» **Source text**
>> begin

And yet, another intricacy of Montaigne’s view of virtue and the human condition is the notion that there is no hegemonic monolith known as “human nature” that is perfectly homogeneous and common to all: for as he argues extensively in the Essays, there are varying degrees of human nature and some of us are much more prone to vices such as incontinence, licentiousness, and avarice, than others. Humble or otherwise, Montaigne attributes what his peers lauded as virtue as mere innocence and docility of nature: he even went as far to doubt his own agency to resist indecent desires—that is if he so possessed such desires. Montaigne’s recognition that he indeed had an indolent nature that would be largely incapable of resisting wicked desires is perhaps why he affirmed the notion that the individual was the best judge of his or her own character:


Those of us especially who live a private life that is on display only to ourselves must have a pattern established within us by which to test our actions, and, according to this pattern, now pat ourselves on the back, now punish ourselves. I have my own laws and court to judge me, and I address myself to them more than anywhere else. To be sure, I restrain my actions according to others, but I extend them only according to myself. There is no one but yourself who knows whether you are cowardly and cruel, or loyal and devout. Others do not see you, they guess at you by uncertain conjectures; they see not so much your nature as your art. Therefore do not cling to their judgment; cling to your own.[8]

In this passage, Montaigne clearly breaks from Aristotle in two ways: namely he rejects the notion that an individual’s virtue may be measured by external arbiters and that moral virtue may be identified my magnanimity, or greatness of soul as demonstrated by external honors. Instead, virtue for Montaigne is something that is both internal and relative to a specific individual. Rather than an enumerated list of actions that are accessible and available to be performed for all, it seems that the accolade virtue is applicable in different ways—and to different degrees—for every individual who has their own unique nature. As a result, virtue for Montaigne becomes a sort-of ratio that is relative to the individual at hand.

>> end

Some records
>> begin

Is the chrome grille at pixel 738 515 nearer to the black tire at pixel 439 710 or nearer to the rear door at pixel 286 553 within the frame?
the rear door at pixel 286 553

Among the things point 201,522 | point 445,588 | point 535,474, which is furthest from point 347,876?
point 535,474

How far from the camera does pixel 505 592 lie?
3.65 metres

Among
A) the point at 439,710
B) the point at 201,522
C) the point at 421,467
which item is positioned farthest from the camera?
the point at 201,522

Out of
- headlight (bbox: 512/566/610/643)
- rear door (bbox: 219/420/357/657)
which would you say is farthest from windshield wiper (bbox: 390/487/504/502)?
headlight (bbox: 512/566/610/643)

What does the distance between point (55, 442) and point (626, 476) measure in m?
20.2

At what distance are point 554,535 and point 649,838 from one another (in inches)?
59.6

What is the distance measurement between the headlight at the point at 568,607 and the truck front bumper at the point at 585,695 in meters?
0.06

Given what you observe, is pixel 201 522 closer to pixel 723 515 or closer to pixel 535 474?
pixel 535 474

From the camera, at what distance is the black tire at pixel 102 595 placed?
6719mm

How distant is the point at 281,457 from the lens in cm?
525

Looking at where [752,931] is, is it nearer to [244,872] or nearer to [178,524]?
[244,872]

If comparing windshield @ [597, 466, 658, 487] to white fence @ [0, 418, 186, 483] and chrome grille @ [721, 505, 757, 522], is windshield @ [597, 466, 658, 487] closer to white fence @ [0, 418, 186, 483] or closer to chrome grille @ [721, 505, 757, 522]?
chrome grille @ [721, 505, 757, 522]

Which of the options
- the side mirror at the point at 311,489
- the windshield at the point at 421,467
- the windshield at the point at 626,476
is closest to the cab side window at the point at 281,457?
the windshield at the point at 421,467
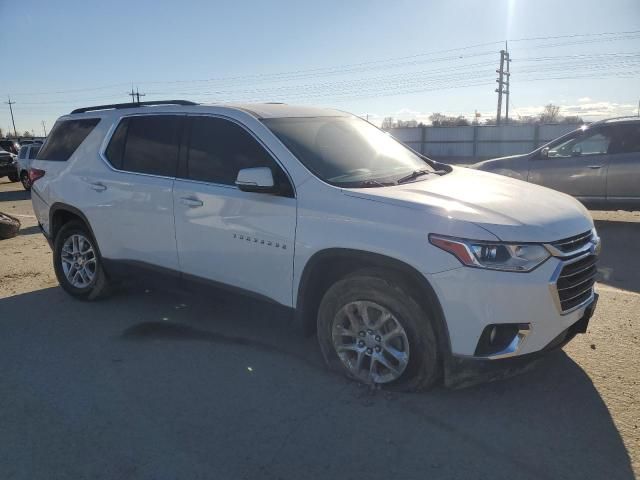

>> end

» **Requests**
1. Duplicate the stretch of the text on Montaigne from "In this passage, Montaigne" through "individual at hand.".
2. Answer these questions using the text on Montaigne.
(a) Which three vices does the text say some people are more prone to than others?
(b) To what does Montaigne attribute what his peers praised as virtue?
(c) According to the quoted passage, what do others see in you rather than your nature?
3. Resume the text on Montaigne after its final sentence and carry its argument forward.
The records have no connection to the text on Montaigne.

» **Written responses**
1.
In this passage, Montaigne clearly breaks from Aristotle in two ways: namely he rejects the notion that an individual’s virtue may be measured by external arbiters and that moral virtue may be identified my magnanimity, or greatness of soul as demonstrated by external honors. Instead, virtue for Montaigne is something that is both internal and relative to a specific individual. Rather than an enumerated list of actions that are accessible and available to be performed for all, it seems that the accolade virtue is applicable in different ways—and to different degrees—for every individual who has their own unique nature. As a result, virtue for Montaigne becomes a sort-of ratio that is relative to the individual at hand.

2.
(a) Incontinence, licentiousness, and avarice.
(b) Mere innocence and docility of nature.
(c) Your art.

3.
An Earthy and Human Virtue


In the Essays, Montaigne eschewed the grandiose notions of virtue as being a quasi-divine state echoed first by Plato and later by Aristotle, and instead asserted stoical and Epicurean notions of virtue as a sort of tranquility of mind and soul that boldly faces the task of living and dying well and with a fully human dignity. Breaking with Platonic notions of the existential transcendence of the soul above the bodily prison, Montaigne invoked Seneca, “Who would not say that it is the essence of folly to do lazily and rebelliously what has to be done, to impel the body one way and the soul another, to be split between the most conflicting motions?”[9] Proceeding further, Montaigne asserts,

Our mind likes to think it has not enough leisure hours to do its own business unless it dissociates itself from the body for the little time that the body really needs it. They want to get out of themselves and escape from the man. That is madness: instead of changing into angels, they change into beasts; instead of raising themselves, they lower themselves. These transcendental humors frighten me, like lofty and inaccessible places; and nothing is so hard for me to stomach in the life of Socrates as his ecstasies and possessions by his daemon, nothing is so human in Plato as the qualities for which they say he is called divine.[10]

A large part of Montaigne’s seeming consternation with Platonism and other mystical and transcendental philosophies, may stem from Montaigne’s inaudible sentiment that human beings consist of both body and soul: two essential elements that coalesce together to form an imperfect whole. And thus, to embrace one while rebuking the other is antithetical to fulfilling the function of a human being: that is living and dying well, boldly and with dignity.


Humility is the First Step Towards Virtue

Thus far, I have attempted to show what virtue is for Montaigne for showing what it is not: an objective yet ethereal or God-like state of being that is attainable by all through habituation and right action, regardless of human frailty and weakness. And yet, there is a state of mind and being known as virtue that is both tangible and attainable that Montaigne seems to present—albeit in a convoluted and paradoxical manner—in the Essays. In his conception of the path to virtue, Montaigne’s Christianity is apparent, as it seems the first step on the sanctification process is the admitting of one’s fallen nature and propensity for vice: “The most honorable mark of goodness in such a predicament is to acknowledge freely our fault and that of others, to resist and hold back with all our power the inclination toward evil, to go down that slope unwillingly, to hope for the better and desire the better.”[11] Montaigne takes his notion of skepticism towards one’s own nature even further, “I learn to mistrust my gait throughout, and I strive to regulate it. To learn that we have said or done a foolish thing, that is nothing; we must learn that we are nothing but fools, a far broader and more important lesson.”[12] And thus it seems for Montaigne, a necessary contingency for virtue is the acknowledgment and acquiescence of our true and fallen nature, which fosters a sense of humility that is absolutely imperative for the attainment of virtue. For Montaigne, it seems man is neither wholly good nor bad, but is instead a ratio that is in constant flux and the recognition of this reality is paramount if virtue is to be embodied.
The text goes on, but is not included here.